Escribe sobre un poeta que vive en las calles de una ciudad que alguna vez frecuentamos; sobre una profesora responsable de re-aprender a leer a Dante, Bocaccio y Cervantes; de la revista Bifronte; de la muerte de Ramón Legón y Armando de Armas, y de libros como La otra guerra, de Leila Guerriero, Nuestra hambre en La Habana, de Enrique del Risco, la antología Desde el redil bramo, de poesía cubana de tema carcelario, y La gloria de Cuba, de Roberto González Echevarría, entre varios otros. Las páginas finales son de espesor y rigor porque son el principio de asiento de un futuro libro de memorias del recluta que comenzó a escribir poemas y que yo conocí en el Santiago de Cuba de 1993. Hasta aquí tanta mirada atrás. El pasado es el libro de texto de los tiranos, como dijo Melville.

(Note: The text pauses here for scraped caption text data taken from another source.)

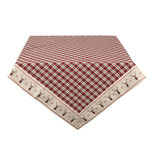 Clayre & Eef | Vierkant Tafelkleed Rood, Beige 150x150 cm | COL15 Clayre & Eef | Vierkant Tafelkleed Rood, Beige 150x150 cm | COL15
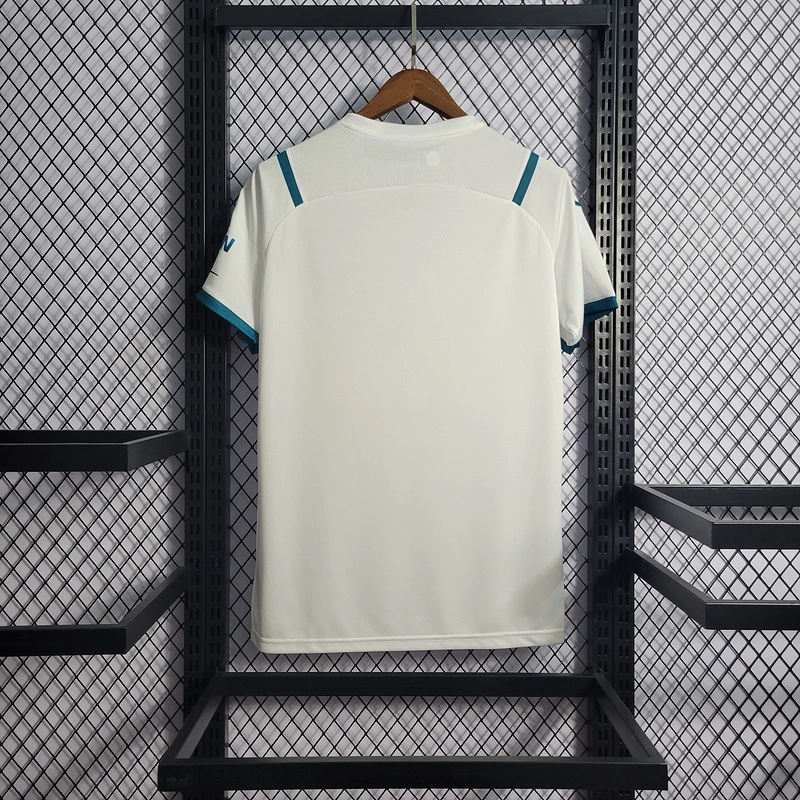 2021-22 Manchester City White Soccer Jersey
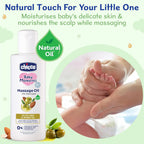 Chicco Baby Moments Massage Oil For Moisturised Skin, Nourished Hair & Scalp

“Yo soy uno de los reclutas que lo escucha y no sabe que quizá sea uno de los pocos –o el único– que va a escribir sobre esto más de treinta años después…”, dice en una de las páginas donde cuenta sus años entre militares. He hablado del Felipe poeta, pero es él mismo una inteligencia despierta y un hombre que observa allí donde ha estado. Las páginas finales pertenecen por entero a una avidez galdosiana, por aquello que le gusta repetir tanto a Andrés Trapiello: dondequiera que el hombre va lleva consigo su novela, porque a veces hay alguna que se escribe, pero siempre hay una para vivirla. Aunque suscriba también el dicho stendhaliano: desea mucho, espera poco, no pidas nada.
“Escribo a partir de una imagen”, dice Felipe, a modo de poética. “Escribo por necesidad… Escribir es tener miedo de perder el tiempo… Escribo porque siempre tengo dudas de la próxima línea”. A muchos nos sucede igual, pero sin la audacia de reconocerlo. De lo que no hay duda es de que este libro nace de cicatrices múltiples, detalles parcheados de una vida. Si algo tienen en común la memoria y la literatura es el gusto por los detalles. Este libro ha sabido honrar las tres cosas.